When talking about REST APIs, one of the frequent questions pertains to the benefits of using an Accept header, rather than file extensions, to do content negotiation. Often, the benefits of the Accept header don’t seem to outweigh the familiarity of file extensions.
An Example Application
Let's say I have a small command line application that prints out issue information from an issue tracker corresponding to a local feature branch in Git. Usage may look like so:
$ git-issue-branch some-issue Found a bug I'm having a problem with this.
I could store the information in SQLite with a schema like this:
CREATE_TABLE issue_branches ( id integer primary key, branch text, issue_uri text );
The script to do this would have very simple logic: lookup the
issue_uri from the db, do an HTTP GET, parse the response, and print the title and body of the issue.
Transitioning the application
Let's say that this application uses an XML API, but I'd rather use JSON. The incidental complexity associated with this change depends on how the server handles representations. If the API honors
Accept headers, this is easy: the client changes a header.

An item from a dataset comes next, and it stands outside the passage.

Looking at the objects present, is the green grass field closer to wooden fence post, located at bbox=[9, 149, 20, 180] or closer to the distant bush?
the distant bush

If the API doesn't honor these headers and instead relies on file extensions, things become more complex: the client developer needs to parse the URIs, replace the old extension with the new extension, test the URIs to make sure they are well-formed and functional, and perform data migration.
Allowing file extensions to determine the content type is fine, and it can be helpful in environments that don't allow setting headers. By allowing only file extensions to determine the content type, though, the API designer forces a more complex implementation on the client developer.
As API designers, we often focus on designing for a specific client, when we need to focus more on allowing the client developer decide implementation details.